**STORED DATA:**
━━━━━━━━━━━━━━━━━━━━━━━━━━━━━━
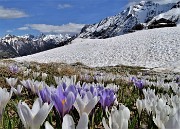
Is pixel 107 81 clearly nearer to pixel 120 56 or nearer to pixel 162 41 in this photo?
pixel 120 56

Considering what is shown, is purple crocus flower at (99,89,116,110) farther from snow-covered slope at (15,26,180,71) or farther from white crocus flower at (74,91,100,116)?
snow-covered slope at (15,26,180,71)

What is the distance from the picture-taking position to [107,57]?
37.7m

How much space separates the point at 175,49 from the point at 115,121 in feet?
117

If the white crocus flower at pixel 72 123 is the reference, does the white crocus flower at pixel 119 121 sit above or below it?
below

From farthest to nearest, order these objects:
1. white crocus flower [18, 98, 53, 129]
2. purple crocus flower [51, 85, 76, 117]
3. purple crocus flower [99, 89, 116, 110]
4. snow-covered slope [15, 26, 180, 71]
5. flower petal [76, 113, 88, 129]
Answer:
━━━━━━━━━━━━━━━━━━━━━━━━━━━━━━
**WRITTEN REQUEST:** Print the records above line for line, without changing a word, and leave the pictures out.

**THE COMPLETED TASK:**
Is pixel 107 81 clearly nearer to pixel 120 56 or nearer to pixel 162 41 in this photo?
pixel 120 56

Considering what is shown, is purple crocus flower at (99,89,116,110) farther from snow-covered slope at (15,26,180,71) or farther from white crocus flower at (74,91,100,116)?
snow-covered slope at (15,26,180,71)

What is the distance from the picture-taking position to [107,57]?
37.7m

How much space separates the point at 175,49 from the point at 115,121 in feet?
117

If the white crocus flower at pixel 72 123 is the reference, does the white crocus flower at pixel 119 121 sit above or below it?
below

From farthest to nearest, order these objects:
1. white crocus flower [18, 98, 53, 129]
2. purple crocus flower [51, 85, 76, 117]
3. purple crocus flower [99, 89, 116, 110]
4. snow-covered slope [15, 26, 180, 71]
5. flower petal [76, 113, 88, 129]
Answer:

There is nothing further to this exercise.